Compliance.

IntakeBella is fully compliant with the Health Insurance Portability and Accountability Act. All protected health information (PHI) is handled in accordance with the HIPAA Privacy Rule, Security Rule, and Breach Notification Rule.

Our infrastructure and operations meet the Trust Services Criteria for security, availability, processing integrity, confidentiality, and privacy as defined by the AICPA.

All stored documents, extracted text, structured data, and patient information are encrypted using AES-256 encryption. Encryption keys are managed through a dedicated key management service with automatic rotation.

Every connection to IntakeBella — API calls, dashboard sessions, webhook deliveries, and data transmissions — is secured with TLS 1.3. No data travels unencrypted.

Access to patient data and system functions is controlled through role-based permissions: Owner, Admin, Member, and Viewer.
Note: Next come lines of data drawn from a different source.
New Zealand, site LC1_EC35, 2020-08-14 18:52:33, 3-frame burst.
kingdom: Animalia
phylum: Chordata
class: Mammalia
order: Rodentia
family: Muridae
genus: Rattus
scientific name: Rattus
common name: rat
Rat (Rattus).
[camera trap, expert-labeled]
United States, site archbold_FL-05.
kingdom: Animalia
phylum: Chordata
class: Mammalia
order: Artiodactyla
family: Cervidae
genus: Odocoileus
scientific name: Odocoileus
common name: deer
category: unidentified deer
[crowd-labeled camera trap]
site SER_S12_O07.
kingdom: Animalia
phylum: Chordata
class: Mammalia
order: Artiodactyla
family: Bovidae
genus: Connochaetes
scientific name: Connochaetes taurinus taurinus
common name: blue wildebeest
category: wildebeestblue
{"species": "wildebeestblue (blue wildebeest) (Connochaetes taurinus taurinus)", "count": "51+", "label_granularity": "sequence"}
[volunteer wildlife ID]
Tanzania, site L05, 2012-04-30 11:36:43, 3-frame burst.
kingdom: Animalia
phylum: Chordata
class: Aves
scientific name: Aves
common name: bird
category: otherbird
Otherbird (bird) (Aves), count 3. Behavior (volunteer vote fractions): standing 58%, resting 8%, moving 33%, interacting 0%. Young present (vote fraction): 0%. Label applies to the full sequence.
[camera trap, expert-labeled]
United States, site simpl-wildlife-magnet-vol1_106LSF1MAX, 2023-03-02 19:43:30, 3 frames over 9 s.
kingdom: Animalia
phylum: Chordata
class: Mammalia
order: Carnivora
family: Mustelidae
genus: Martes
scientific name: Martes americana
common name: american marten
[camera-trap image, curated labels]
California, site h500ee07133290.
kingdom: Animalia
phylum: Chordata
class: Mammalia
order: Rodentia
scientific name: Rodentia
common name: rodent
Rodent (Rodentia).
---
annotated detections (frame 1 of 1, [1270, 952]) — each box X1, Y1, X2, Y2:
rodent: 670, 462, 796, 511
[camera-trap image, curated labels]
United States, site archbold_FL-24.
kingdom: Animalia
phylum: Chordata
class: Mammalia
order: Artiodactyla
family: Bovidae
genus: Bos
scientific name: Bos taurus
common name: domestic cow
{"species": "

Each role has clearly defined capabilities, and access can be revoked instantly.

Every action in IntakeBella is logged: views, downloads, routing decisions, setting changes, login events, and API calls. Audit logs are immutable, timestamped, and retained for the full data retention period.

Documents are retained for 10 years after the last customer activity, meeting or exceeding HIPAA retention requirements. Data is only purged 10 years after explicit deletion or account inactivity.

Enterprise customers receive a 99.9% uptime service level agreement. Our infrastructure runs on redundant, geographically distributed systems with automatic failover.

Our incident response team monitors system health continuously. In the event of a security incident, our breach notification process activates immediately per HIPAA requirements.

Every incoming intake is automatically scanned for protected health information. PHI is tagged, classified by HIPAA category (clinical, billing, administrative), and access-level restricted before any human views it.

Each customer's data is logically isolated. No cross-tenant data access is possible. API keys, session tokens, and webhook secrets are unique per organization.

IntakeBella provides a signed BAA to every customer. Our BAA covers all data processing, storage, and transmission activities performed by the platform.